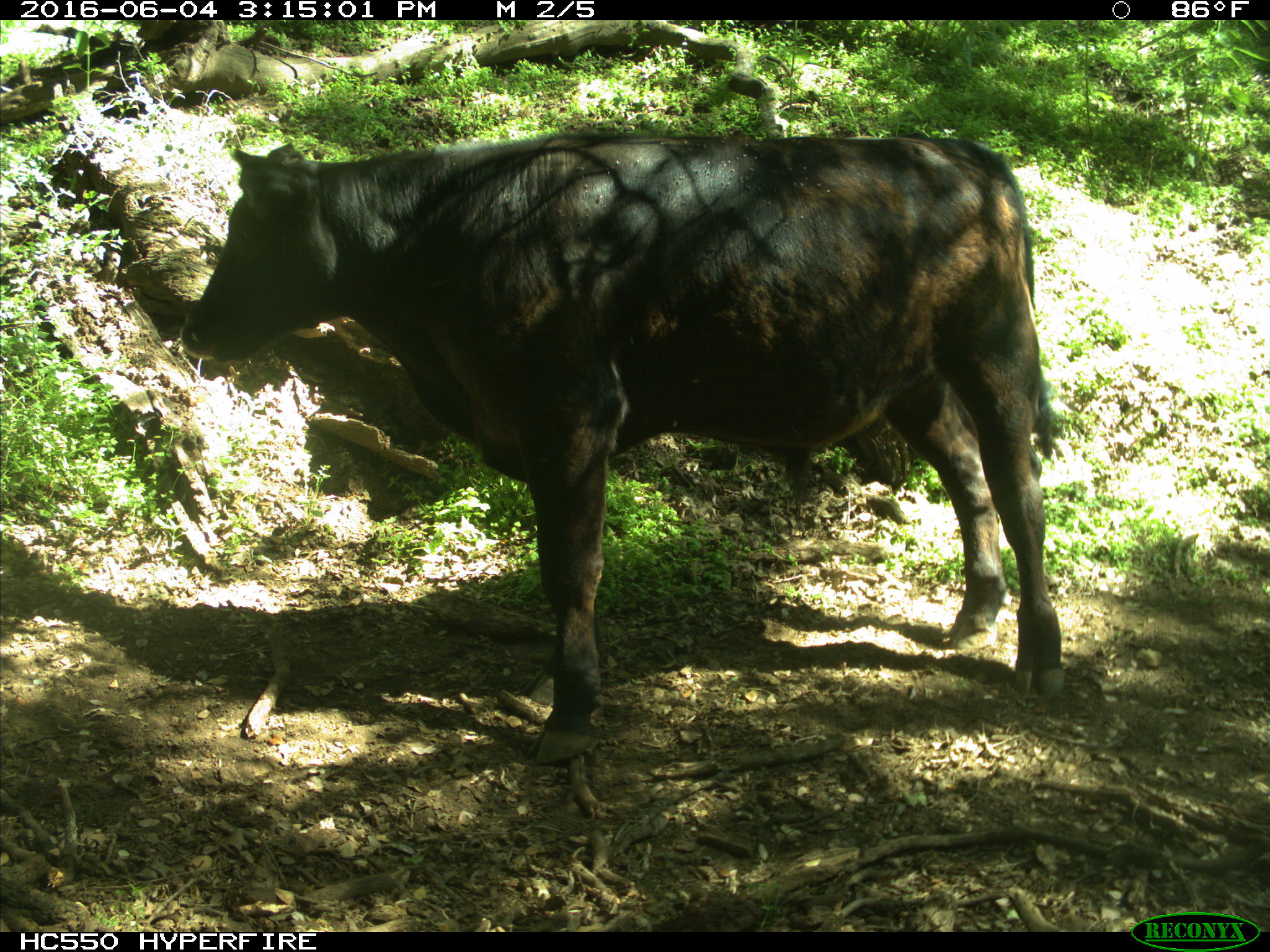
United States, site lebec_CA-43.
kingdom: Animalia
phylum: Chordata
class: Mammalia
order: Artiodactyla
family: Bovidae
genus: Bos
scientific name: Bos taurus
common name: domestic cow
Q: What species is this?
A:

- **About this task**
Aside from the pictures, copy all of the entries exactly.

- **Solution for this problem**
United States, site lebec_CA-43.
kingdom: Animalia
phylum: Chordata
class: Mammalia
order: Artiodactyla
family: Bovidae
genus: Bos
scientific name: Bos taurus
common name: domestic cow
Q: What species is this?
A:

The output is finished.